翻译以下文章 左手是伤,右手是泪

来源:百度知道 编辑:UC知道 时间:2024/05/12 04:55:46
走在十字街头,望着来来往往与自己毫无关系的行人和车,看着它们如此的喧闹着,我知道它们是幸福的,但我却累了,很累,很累。
于是我蹲在地上,用尽最后一斯力气握紧我的右手,这只曾以为握住属于自己的幸福的右手,但是我的右手居然流下了伤心的眼泪,奇怪的是我的心却痛了,我松开了我的右手,放开这个似乎是不属于我的东西,我微笑着用我流着泪水的右手轻轻的擦去我脸上的泪水,当两种泪水融合在一起的时候,像是一把生锈带刺的刀直插心口,来回的抽动着,我的心再一次的痛了,痛的快要窒息的那种。

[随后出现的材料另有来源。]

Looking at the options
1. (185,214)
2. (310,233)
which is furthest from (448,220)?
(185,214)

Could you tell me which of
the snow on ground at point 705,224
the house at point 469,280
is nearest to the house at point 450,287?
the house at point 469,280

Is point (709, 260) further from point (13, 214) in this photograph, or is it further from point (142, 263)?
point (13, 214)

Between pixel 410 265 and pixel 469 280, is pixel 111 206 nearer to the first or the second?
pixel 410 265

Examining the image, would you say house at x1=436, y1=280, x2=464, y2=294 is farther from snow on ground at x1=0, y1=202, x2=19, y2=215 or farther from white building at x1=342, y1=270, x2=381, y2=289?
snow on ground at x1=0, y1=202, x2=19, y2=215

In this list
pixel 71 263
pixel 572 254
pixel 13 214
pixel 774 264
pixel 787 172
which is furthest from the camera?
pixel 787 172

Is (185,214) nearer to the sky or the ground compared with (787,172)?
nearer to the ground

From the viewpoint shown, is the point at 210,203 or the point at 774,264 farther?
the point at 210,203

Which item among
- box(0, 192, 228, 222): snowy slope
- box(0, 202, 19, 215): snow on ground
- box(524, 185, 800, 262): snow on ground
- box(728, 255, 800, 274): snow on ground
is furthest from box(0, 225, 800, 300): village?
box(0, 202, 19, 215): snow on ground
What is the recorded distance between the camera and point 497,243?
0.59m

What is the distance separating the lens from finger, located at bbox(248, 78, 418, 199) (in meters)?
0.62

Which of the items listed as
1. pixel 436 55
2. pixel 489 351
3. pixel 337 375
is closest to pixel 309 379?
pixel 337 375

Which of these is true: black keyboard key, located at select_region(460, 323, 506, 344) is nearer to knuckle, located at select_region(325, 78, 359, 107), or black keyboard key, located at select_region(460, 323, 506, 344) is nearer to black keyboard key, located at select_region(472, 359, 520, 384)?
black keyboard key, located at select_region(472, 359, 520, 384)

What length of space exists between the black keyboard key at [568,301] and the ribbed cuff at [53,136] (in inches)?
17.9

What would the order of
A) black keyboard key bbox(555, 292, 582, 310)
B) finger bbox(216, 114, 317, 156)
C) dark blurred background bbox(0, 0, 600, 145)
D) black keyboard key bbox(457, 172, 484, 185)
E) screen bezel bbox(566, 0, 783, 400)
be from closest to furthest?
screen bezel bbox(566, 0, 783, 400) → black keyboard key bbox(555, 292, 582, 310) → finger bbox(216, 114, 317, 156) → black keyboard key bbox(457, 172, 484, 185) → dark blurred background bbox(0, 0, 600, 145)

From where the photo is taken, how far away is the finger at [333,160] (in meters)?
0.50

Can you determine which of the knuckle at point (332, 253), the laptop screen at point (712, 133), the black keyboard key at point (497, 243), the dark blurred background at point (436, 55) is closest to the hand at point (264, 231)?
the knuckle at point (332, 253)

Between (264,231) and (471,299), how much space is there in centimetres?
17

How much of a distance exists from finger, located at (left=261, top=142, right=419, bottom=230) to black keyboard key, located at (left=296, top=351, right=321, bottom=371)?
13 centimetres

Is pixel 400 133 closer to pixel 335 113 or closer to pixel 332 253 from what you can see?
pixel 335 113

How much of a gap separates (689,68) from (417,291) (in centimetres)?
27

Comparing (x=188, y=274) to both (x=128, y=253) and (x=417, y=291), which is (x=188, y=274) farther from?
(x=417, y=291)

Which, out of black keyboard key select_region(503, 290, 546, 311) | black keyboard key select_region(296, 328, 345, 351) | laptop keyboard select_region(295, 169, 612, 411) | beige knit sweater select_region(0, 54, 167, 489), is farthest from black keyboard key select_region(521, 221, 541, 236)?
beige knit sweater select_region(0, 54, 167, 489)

于是我只能用我庆幸的眼光盯着我的左手,我以为这次我的左手一定能握住些什么,我满心期待,喜悦。当幸福再次像雪花一样飘落在我眼前的时候,我出与本能,伸出左手接住幸福,当我接住幸福的那一瞬间,我突然感觉左手有一种钻心的痛,我又是出于本能赶紧放开了紧握着的左手,放开我仅有的幸福,还没有听到什么爱情的遗言,我的幸福就这样没有了。我慢慢打开我的左手,却发现我的左手不知什么时候沥出一道道血口,还不住的流着血,原来幸福是把锋利的剑,在握住那一瞬间,就已经把我仅剩的左手划的满手是伤,让我的左手失去了握住幸福的力气,此时此刻的我已经无法用脸上表情来描述此时此刻我的心情。麻木,沮丧,气愤都不足以表达。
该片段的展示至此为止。